# START OF PAGE

Published in Blog / IT Automation

Gartner Calls for More Automation: Should IT Go Low-Code?

Gartner analysts call for more automation to help manage dynamic, distributed IT environments, such as low-code automation to quickly integrate new tools.

Written by Brian McHugh | Last Updated: | 5 min read
Low-code automation enables IT to focus on function, not coding

Gartner’s “2019 Planning Guide Overview: Architecting Your Digital Ecosystem” calls for more automation as it lays out the primary trends IT must contend with.

Complexity is a growing problem for IT. Digital technologies are rapidly evolving, market demands are more dynamic than ever, and IT’s role within the organization continues to transform.

This has caused “increasingly complex technology ecosystems” that are more decentralized and distributed, making it difficult for IT to develop cohesive management and monitoring strategies.

# END OF PAGE
# START OF AVAILABLE DATA

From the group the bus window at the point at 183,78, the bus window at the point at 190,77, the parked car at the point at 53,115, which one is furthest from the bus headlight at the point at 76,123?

# END OF AVAILABLE DATA

→ **WRITTEN INSTRUCTION 1**:
What is the title of the Gartner report cited in the article on IT automation?
→ **WRITTEN INSTRUCTION 2**:
Pick up the article on Gartner's call for IT automation right after its last sentence, and carry it on in the same tone.

→ **EXERCISE RESPONSE 1**:
"2019 Planning Guide Overview: Architecting Your Digital Ecosystem"

→ **EXERCISE RESPONSE 2**:
According to Paul DeBeasi and Kirk Knoernschild, the analysts behind Gartner’s 2019 digital ecosystem guide, these are the latest trends increasing pressure on IT, including:

  • Data and analytics
  • Machine learning and artificial intelligence
  • Cloud computing
  • The Internet of Things
  • Digital transformation

In order for IT to stay ahead of business demands, IT needs to be the driving force behind the organization’s digital agenda, which means first laying the foundation for IT’s own etl automation. On this point, the Gartner analysts are clear: That foundation must include back office automation.

 “Organizations must invest in automation to effectively manage the complexity of decentralized and distributed systems,” write DeBeasi and Knoernschild.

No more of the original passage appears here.